Reference: Global Recommendations on Physical Activity for Health. Geneva: World Health Organization 2010.

Physical activity and energy expenditure  

Take a child aged around 10 years old weighing about 40 kg for example. The energy expended in performing the following physical activities for 30 minutes are as follows:

ItemPhysical ActivityEnergy Expended
1 Mini-tennis 170
2 Volleyball 100
3 Basketball 200
4 Badminton 110
5 Slow Long-distance Swimming 200
6 Cycling 150
7 Running/ Jogging 200
8 Rope Skipping 200
9 Dancing 130
10 Gymnastics 100
11 Aerobic Dancing 150
12 Walking 90
13 Stair Climbing 170

Remark : The information shown above is for reference only. The actual amount of energy expended may vary with age, gender, physical fitness, skill level and intensity of the activity.

Reference :

  • J. S. Harrell, R. G. Mcmurray, C. D. Baggett, M. L. Pennell, P. F. Pearce, and S. I. Bangdiwala, Energy Costs of Physical Activities in Children and Adolescents, Medicine & Science in Sports & Exercise.
  • K. Ridley, B. E. Ainsworth and T. S. Olds, Development of a Compendium of Energy Expenditures for Youth, International Journal of Behavioral Nutrition and Physical Activity, BioMed Central Ltd.

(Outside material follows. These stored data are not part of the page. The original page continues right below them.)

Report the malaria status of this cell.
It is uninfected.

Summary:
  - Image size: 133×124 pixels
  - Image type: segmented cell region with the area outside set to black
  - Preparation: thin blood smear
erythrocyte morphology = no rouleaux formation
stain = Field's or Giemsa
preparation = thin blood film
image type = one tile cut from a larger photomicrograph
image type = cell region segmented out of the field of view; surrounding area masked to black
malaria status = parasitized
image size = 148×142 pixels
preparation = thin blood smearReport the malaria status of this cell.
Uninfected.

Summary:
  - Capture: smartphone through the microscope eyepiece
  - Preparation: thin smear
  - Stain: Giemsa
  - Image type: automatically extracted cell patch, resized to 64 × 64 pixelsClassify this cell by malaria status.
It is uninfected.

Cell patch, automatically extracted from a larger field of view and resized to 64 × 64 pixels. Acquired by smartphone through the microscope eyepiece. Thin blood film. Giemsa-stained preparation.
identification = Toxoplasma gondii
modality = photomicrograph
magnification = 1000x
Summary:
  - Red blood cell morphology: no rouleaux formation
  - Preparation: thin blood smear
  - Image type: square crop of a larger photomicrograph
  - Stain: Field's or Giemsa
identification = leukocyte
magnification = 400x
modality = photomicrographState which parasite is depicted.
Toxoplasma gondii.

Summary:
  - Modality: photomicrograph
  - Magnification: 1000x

To lead an active and healthy lifestyle: 

To foster a family culture of regular exercise and adopt a healthy lifestyle, parents should set a good example and do some exercise together with their children.  The following activities are suitable for doing with children:

1. Go jogging or take a fitness walk after meals.
2. Play more parent-child games and do more physical activities and circuit training at home; reduce TV or screen time.
3. Get off the vehicle one or two stops earlier; take a walk instead of a vehicle ride for short journeys; take the stairs instead of the lift more often.
4. Play table tennis and badminton in sports centres or go running in sports grounds on holidays.
5. Go cycling, kite flying or hiking on weekends.
6. Participate in school or community activities more often, such as sports days, carnivals and fun days.